# What is needed
Rewrite the entries as a JSON list of strings, from the line containing "How far are" up to and including the last line of the entries, with one string per line and blank lines omitted.

* Start *

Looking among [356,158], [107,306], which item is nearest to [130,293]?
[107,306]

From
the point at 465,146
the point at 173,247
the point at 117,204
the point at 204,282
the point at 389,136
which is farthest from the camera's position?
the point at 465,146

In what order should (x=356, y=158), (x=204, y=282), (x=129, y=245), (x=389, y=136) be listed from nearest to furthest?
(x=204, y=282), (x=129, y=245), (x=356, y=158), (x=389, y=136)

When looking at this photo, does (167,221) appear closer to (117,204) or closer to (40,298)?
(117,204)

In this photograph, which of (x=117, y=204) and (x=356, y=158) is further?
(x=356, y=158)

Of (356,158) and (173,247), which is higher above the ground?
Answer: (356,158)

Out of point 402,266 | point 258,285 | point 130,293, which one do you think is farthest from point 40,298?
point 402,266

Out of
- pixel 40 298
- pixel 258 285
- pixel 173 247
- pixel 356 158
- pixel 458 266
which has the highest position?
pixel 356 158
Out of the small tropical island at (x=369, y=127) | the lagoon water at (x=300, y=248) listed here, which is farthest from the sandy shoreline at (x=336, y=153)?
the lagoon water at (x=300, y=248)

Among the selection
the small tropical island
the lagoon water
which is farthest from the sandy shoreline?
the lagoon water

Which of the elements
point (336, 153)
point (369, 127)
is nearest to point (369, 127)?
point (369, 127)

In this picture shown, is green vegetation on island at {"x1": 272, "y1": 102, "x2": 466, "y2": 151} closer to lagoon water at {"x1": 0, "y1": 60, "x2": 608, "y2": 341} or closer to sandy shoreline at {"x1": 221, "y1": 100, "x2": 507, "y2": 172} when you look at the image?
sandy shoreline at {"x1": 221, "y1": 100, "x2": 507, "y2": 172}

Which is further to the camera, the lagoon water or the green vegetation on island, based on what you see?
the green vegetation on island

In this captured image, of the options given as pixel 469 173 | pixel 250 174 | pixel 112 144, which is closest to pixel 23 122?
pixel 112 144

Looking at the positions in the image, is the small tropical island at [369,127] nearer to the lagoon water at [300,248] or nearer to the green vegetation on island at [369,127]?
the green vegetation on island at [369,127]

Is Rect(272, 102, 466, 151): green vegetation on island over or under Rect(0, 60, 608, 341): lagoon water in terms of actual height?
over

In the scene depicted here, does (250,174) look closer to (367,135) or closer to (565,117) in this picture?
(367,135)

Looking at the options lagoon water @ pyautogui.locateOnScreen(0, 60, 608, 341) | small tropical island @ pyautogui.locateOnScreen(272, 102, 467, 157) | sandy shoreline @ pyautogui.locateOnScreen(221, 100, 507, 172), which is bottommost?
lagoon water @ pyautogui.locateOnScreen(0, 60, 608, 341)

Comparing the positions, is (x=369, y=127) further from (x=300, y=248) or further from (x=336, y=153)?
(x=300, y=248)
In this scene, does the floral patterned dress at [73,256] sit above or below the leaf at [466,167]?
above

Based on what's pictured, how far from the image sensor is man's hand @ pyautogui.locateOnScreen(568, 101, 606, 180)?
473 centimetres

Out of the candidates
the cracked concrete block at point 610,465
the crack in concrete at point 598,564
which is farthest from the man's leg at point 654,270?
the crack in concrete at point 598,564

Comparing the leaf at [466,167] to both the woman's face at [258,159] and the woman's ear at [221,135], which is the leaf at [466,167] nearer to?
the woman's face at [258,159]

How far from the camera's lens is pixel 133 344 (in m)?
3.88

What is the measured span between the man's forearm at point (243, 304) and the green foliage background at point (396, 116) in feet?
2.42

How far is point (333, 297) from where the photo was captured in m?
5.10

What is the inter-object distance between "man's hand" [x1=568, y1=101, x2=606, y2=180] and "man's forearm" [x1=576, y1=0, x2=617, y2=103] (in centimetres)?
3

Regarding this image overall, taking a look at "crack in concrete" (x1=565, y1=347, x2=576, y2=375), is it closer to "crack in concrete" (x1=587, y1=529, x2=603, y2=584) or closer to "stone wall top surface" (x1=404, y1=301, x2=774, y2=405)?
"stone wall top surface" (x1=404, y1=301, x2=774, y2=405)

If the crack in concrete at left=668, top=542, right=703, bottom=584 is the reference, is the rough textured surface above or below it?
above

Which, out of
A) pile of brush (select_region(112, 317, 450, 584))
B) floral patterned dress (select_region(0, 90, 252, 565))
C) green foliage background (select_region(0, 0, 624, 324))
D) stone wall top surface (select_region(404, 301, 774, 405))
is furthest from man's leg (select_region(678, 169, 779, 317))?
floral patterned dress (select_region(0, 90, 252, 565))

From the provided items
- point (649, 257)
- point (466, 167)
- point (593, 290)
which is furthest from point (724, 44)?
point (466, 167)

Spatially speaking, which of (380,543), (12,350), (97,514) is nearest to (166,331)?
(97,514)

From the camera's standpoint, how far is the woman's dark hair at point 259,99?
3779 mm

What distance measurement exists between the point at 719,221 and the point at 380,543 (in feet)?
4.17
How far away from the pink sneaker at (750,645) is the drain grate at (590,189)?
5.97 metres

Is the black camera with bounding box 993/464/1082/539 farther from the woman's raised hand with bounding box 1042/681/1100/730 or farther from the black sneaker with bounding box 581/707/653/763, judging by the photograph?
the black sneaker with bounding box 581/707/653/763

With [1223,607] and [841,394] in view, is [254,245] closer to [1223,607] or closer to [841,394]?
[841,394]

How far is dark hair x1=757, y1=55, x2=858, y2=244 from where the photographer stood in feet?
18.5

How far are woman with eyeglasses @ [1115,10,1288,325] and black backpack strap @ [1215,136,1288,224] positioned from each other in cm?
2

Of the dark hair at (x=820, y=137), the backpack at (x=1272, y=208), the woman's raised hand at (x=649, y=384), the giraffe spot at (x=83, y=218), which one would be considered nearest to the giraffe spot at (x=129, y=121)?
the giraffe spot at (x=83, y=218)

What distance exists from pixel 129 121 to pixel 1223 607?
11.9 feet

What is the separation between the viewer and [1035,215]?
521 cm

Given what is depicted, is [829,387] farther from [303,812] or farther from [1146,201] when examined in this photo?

* End *

# Output below
[
  "How far are woman with eyeglasses @ [1115,10,1288,325] and black backpack strap @ [1215,136,1288,224] positioned from each other in cm?",
  "2",
  "Of the dark hair at (x=820, y=137), the backpack at (x=1272, y=208), the woman's raised hand at (x=649, y=384), the giraffe spot at (x=83, y=218), which one would be considered nearest to the giraffe spot at (x=129, y=121)?",
  "the giraffe spot at (x=83, y=218)",
  "What distance exists from pixel 129 121 to pixel 1223 607?",
  "11.9 feet",
  "What is the separation between the viewer and [1035,215]?",
  "521 cm",
  "Given what is depicted, is [829,387] farther from [303,812] or farther from [1146,201] when examined in this photo?"
]